## PROBLEM TO WORK ON
An exact copy of all the data is required, with pictures left out.
** GIVEN DATA follows **
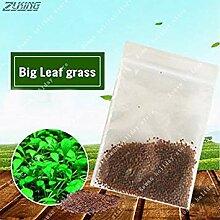 Virtue ZLKING 1000 stücke Aquatische Samen Gras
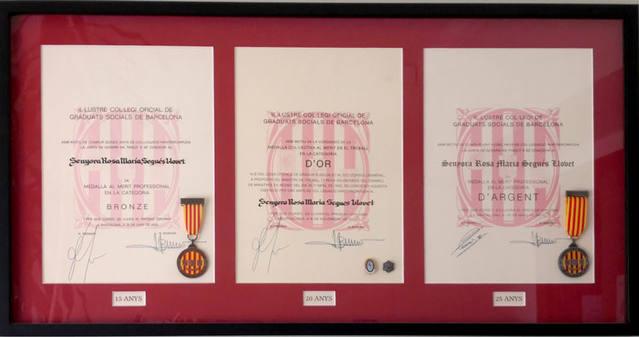 Medalles al mèrit professional pels 15,20 i 25 anys de col.legiació com a Graduat Social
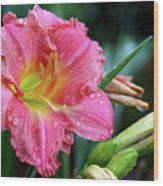 Pink And Yellow Lily After Rain Wood Print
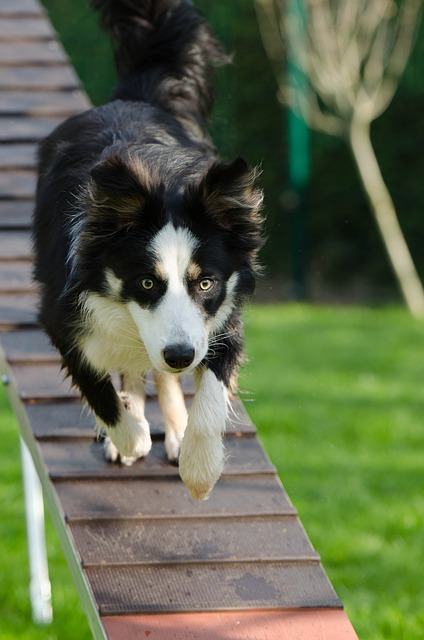 simple steps for successfully training your dog - Simple Steps For Successfully Training Your Dog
** End of GIVEN DATA **
## SOLUTION TO THIS EXERCISE
 Virtue ZLKING 1000 stücke Aquatische Samen Gras
 Medalles al mèrit professional pels 15,20 i 25 anys de col.legiació com a Graduat Social
 Pink And Yellow Lily After Rain Wood Print
 simple steps for successfully training your dog - Simple Steps For Successfully Training Your Dog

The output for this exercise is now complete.